- **Document extract**
------------

I can’t believe I’m here all alone. And I’m happy.
It’s 8:21AM on a Monday morning. I’m in a cozy studio house nestled in a quiet neighborhood. Outside, it’s completely quiet, aside from the sun coaxing the dew from their glistening leaves. The fence enclosing the yard off the patio side of the house plays the steady role of tightrope for a nimble, bushy-tailed squirrel.
Am I describing the modern-day, suburban Snow White tale? No, I’m sitting on a couch inside a rented guesthouse for my self-prescribed wellness retreat. No crystals or essential oils or sage smudging here. I’m not even doing yoga. I’m just trying to be a proponent for my own well-being, for once. I needed a break from what I thought I knew was my reality—a reality over which I felt I had no control. As of right now, I still feel that way, but being in a place that’s not my own, by myself, makes me think the law of transitivity could work.
For example, I made my own coffee today, undisturbed by noises or someone watching me or the fear that my mom would wake up and come into the kitchen. Or even look or speak to me.
Two things: Firstly, I don’t hate my mom; in fact, I love her, as everyone should not only love their mom, but also my mom specifically. Secondly, I have social anxiety. At the end of last year, I was diagnosed with moderate to severe social anxiety disorder, as well as a cocktail of situational depression and persistent depressive disorder.

------------

- **Work instruction**
Write out, word for word, the part of the wellness retreat passage that begins with the words containing "I can’t believe" and ends with "nimble, bushy-tailed squirrel.". The items that come next are separate material with no connection to the wellness retreat passage.

- **Provided records**

------------

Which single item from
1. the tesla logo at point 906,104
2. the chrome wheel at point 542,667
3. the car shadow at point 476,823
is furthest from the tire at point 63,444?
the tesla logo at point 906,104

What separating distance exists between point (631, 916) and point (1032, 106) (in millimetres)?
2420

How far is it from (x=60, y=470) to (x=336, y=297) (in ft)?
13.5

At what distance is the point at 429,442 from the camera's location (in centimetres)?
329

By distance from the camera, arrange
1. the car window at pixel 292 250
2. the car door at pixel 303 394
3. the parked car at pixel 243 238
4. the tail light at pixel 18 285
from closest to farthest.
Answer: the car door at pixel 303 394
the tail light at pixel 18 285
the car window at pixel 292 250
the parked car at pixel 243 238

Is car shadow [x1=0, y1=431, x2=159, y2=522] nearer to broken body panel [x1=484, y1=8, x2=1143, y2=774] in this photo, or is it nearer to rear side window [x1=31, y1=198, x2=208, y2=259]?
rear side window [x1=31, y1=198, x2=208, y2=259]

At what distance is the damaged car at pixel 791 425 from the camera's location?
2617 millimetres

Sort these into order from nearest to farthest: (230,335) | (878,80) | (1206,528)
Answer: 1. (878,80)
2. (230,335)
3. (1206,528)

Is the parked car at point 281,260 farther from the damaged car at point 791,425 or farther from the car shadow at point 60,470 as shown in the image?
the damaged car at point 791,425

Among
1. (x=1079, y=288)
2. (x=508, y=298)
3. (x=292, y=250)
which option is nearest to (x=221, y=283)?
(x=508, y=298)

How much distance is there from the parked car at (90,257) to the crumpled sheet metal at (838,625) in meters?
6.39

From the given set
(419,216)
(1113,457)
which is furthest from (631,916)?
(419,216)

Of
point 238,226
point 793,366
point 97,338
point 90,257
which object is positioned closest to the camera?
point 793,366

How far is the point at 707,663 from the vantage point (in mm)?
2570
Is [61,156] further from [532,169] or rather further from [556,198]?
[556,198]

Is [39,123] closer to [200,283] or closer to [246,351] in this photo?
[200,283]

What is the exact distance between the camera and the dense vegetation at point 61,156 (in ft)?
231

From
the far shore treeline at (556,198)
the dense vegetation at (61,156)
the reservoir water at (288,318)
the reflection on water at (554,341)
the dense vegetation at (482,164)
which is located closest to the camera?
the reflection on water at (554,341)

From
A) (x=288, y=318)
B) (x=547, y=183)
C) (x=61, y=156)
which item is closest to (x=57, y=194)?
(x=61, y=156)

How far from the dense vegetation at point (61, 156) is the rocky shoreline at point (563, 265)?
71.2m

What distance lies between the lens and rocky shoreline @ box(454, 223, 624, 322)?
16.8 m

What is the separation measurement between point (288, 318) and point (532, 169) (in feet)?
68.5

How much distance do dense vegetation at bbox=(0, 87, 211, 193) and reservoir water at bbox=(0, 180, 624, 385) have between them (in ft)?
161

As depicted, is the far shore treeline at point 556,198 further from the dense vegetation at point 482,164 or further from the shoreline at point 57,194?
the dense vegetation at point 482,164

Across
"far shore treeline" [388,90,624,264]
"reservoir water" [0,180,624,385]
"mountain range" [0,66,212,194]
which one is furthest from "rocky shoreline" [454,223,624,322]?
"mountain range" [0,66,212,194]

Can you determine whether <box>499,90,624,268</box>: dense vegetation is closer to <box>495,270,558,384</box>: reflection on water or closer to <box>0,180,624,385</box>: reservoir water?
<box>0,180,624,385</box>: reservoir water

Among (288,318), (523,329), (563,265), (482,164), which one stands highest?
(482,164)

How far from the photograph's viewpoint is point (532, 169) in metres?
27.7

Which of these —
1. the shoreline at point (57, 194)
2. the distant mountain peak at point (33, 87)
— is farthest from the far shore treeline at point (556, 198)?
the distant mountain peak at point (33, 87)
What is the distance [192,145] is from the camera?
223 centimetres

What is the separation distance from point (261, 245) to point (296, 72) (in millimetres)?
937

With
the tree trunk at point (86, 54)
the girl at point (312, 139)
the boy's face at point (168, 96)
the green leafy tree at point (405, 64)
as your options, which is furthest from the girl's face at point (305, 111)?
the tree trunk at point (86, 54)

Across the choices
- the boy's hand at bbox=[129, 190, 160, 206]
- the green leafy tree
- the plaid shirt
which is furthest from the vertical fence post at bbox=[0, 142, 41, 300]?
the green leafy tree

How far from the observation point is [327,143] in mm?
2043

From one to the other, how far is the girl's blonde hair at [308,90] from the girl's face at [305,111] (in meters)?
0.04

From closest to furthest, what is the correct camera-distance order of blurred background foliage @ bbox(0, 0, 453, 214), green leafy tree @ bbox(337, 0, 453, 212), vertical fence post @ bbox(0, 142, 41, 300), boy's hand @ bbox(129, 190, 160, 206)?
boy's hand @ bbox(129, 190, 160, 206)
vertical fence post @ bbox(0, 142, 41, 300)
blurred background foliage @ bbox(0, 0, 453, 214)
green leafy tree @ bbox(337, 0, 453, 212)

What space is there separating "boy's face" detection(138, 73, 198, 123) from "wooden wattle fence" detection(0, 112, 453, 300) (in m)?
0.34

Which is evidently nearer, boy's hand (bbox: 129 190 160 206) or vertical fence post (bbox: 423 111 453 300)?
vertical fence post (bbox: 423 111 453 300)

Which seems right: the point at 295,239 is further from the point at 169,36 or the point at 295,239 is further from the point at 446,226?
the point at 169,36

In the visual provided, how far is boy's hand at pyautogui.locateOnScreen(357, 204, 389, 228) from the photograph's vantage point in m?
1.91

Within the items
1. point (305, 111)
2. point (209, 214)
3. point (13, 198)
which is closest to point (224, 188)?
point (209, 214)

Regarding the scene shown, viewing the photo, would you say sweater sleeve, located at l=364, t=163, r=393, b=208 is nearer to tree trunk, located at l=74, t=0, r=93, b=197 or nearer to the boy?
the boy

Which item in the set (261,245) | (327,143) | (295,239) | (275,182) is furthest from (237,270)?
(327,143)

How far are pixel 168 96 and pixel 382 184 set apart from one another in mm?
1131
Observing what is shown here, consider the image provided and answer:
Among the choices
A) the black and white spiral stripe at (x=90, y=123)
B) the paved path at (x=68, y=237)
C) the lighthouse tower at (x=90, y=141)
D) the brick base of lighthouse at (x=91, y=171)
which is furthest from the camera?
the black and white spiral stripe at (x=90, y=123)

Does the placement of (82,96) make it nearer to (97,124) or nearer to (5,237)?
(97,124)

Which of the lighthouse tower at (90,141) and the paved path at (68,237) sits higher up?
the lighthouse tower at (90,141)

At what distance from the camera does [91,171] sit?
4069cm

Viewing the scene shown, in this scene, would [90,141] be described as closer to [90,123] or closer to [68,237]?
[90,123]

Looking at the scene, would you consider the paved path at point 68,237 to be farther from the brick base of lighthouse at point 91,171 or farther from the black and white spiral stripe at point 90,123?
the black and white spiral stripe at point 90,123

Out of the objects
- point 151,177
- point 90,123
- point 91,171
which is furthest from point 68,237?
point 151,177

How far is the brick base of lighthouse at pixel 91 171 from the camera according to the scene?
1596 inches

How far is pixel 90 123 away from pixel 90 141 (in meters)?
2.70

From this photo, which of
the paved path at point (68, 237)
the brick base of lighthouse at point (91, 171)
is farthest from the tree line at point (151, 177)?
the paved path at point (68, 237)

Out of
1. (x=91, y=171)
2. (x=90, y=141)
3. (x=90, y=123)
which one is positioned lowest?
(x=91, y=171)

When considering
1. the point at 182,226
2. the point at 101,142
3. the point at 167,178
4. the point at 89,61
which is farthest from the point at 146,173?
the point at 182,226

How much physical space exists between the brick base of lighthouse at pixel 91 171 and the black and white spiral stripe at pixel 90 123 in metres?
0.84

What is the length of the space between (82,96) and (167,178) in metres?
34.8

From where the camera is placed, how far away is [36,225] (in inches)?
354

------------

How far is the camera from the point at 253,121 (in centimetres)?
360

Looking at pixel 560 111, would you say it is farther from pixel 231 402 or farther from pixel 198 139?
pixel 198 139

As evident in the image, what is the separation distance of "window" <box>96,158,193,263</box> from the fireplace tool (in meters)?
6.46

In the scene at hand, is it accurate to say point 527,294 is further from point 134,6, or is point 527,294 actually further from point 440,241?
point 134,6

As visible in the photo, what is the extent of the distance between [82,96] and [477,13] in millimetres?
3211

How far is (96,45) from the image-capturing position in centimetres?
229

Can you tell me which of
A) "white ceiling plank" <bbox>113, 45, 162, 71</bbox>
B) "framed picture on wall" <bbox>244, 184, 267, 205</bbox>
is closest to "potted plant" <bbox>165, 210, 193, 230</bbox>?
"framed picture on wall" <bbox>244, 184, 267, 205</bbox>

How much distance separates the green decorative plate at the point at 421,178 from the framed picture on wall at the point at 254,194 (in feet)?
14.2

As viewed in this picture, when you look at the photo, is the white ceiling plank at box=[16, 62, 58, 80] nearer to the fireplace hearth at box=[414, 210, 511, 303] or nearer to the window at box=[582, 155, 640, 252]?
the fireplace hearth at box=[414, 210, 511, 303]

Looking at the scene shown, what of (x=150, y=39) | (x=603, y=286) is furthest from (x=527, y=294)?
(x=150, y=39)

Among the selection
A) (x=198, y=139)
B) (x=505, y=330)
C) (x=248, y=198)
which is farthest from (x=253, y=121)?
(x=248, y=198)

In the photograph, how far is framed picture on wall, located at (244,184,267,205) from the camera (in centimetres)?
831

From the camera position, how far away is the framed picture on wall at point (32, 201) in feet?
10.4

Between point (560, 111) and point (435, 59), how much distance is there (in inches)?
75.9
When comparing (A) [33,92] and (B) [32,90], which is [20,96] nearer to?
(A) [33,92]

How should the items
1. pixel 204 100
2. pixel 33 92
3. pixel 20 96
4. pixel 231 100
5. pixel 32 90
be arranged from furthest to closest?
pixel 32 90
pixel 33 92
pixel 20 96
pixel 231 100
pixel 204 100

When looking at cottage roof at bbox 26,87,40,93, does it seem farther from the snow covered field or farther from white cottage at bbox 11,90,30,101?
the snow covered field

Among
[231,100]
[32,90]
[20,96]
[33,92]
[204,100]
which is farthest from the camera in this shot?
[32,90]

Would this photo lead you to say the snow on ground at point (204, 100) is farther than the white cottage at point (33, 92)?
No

------------

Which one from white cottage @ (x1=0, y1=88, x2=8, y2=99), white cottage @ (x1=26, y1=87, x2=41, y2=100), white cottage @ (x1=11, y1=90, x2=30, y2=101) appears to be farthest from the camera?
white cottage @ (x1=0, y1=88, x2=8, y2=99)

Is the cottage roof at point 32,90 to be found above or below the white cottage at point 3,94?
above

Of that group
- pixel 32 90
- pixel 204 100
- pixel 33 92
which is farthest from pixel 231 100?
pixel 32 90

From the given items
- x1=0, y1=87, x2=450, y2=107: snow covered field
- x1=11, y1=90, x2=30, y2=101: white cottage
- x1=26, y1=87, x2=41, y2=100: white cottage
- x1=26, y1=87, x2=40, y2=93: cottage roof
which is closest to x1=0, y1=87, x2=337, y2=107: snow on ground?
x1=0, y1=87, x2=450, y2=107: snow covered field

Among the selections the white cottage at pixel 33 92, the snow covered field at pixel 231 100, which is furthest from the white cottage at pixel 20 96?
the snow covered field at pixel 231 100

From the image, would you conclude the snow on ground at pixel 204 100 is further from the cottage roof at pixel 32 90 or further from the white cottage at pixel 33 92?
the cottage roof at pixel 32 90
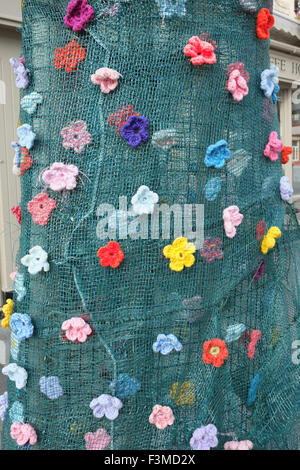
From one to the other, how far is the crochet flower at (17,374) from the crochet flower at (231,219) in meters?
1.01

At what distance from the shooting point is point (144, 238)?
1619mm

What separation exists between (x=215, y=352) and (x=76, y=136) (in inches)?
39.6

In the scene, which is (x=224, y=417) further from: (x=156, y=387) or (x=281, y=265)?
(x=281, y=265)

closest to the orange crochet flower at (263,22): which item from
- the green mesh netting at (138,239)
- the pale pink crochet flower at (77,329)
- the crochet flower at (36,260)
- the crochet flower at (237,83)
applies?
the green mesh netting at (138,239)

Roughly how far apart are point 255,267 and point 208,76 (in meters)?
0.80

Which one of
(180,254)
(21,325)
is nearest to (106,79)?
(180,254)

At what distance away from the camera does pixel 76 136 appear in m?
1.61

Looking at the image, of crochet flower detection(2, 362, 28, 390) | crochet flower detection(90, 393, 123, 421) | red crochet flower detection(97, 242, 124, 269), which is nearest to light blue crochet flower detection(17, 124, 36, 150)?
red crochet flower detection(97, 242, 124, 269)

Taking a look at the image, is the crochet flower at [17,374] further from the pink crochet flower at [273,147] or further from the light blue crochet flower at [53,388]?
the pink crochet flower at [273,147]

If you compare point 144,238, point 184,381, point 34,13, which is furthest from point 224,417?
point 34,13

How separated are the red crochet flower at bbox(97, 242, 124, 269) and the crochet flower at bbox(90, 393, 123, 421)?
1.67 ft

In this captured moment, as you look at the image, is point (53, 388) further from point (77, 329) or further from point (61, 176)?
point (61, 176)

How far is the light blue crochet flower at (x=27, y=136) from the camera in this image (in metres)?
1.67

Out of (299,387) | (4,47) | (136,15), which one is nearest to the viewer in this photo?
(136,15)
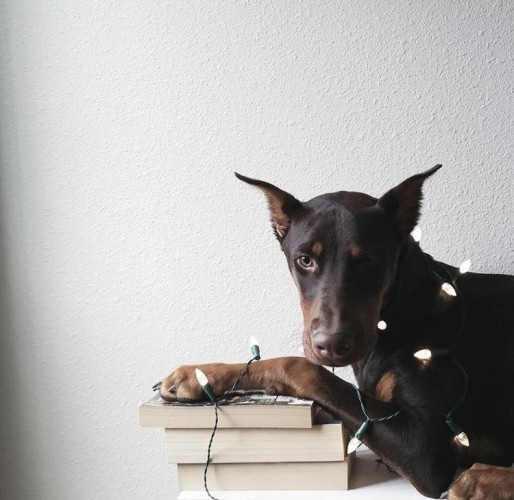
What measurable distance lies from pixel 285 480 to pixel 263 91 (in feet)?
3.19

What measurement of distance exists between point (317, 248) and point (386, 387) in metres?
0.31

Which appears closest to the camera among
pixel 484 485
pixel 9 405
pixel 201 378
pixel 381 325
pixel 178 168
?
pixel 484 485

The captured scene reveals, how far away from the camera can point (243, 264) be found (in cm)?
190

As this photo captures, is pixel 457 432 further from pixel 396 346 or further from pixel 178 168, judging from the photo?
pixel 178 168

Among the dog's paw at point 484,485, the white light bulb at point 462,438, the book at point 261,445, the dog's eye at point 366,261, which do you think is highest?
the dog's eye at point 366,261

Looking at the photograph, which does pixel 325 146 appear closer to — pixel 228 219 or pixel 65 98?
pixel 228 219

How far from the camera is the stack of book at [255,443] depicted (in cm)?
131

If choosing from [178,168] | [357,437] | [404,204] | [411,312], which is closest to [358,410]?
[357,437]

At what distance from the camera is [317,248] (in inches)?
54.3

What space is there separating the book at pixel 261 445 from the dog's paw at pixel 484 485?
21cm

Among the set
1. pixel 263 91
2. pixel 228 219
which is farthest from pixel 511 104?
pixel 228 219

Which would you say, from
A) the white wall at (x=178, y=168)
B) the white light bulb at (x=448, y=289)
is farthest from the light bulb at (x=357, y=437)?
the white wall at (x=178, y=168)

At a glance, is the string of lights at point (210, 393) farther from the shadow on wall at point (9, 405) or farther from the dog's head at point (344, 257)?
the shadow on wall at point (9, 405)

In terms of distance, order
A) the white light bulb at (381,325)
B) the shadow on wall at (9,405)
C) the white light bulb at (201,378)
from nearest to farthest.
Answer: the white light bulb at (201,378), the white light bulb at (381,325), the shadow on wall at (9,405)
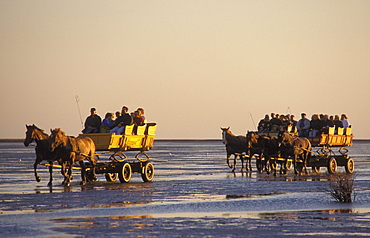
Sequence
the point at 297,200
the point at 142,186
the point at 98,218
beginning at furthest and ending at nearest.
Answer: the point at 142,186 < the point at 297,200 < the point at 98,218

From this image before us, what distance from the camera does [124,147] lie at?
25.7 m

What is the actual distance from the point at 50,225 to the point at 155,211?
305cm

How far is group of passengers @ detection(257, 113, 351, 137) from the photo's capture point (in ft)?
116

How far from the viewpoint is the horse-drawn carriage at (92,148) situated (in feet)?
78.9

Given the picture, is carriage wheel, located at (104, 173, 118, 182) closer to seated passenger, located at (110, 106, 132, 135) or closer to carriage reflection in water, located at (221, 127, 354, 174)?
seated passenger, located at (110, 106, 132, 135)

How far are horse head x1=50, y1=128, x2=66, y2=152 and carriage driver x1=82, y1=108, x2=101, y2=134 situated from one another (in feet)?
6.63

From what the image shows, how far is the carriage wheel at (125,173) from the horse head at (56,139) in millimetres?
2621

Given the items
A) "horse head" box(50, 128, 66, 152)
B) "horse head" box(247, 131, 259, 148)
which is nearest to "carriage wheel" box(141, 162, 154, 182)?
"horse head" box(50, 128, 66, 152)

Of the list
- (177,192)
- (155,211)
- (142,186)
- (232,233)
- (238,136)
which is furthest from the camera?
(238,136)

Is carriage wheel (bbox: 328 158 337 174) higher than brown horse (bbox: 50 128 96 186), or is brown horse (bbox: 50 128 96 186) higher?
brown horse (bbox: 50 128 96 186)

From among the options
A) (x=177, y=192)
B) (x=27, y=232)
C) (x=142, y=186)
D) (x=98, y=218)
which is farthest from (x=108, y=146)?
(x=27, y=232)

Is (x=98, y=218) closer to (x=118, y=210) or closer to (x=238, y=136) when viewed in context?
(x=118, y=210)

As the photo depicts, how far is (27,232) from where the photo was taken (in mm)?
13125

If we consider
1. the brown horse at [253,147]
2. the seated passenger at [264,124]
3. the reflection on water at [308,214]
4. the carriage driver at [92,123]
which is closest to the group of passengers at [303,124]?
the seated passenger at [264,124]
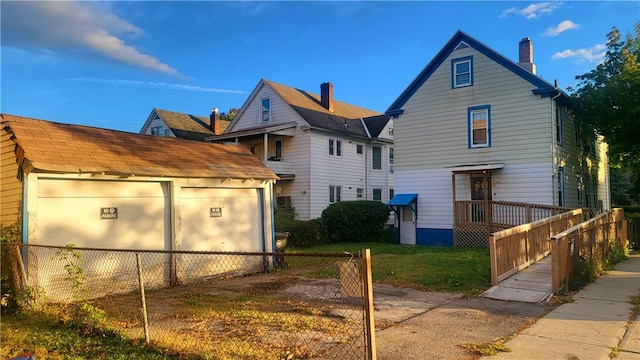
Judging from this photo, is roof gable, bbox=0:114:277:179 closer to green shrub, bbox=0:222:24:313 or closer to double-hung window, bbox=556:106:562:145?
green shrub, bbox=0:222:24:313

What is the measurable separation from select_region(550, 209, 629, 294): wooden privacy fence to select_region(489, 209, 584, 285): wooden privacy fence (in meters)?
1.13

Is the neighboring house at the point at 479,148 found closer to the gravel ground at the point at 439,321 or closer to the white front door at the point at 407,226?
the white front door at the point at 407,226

------------

- **Task answer**
I can’t believe I’m here all alone. And I’m happy.
It’s 8:21AM on a Monday morning. I’m in a cozy studio house nestled in a quiet neighborhood. Outside, it’s completely quiet, aside from the sun coaxing the dew from their glistening leaves. The fence enclosing the yard off the patio side of the house plays the steady role of tightrope for a nimble, bushy-tailed squirrel.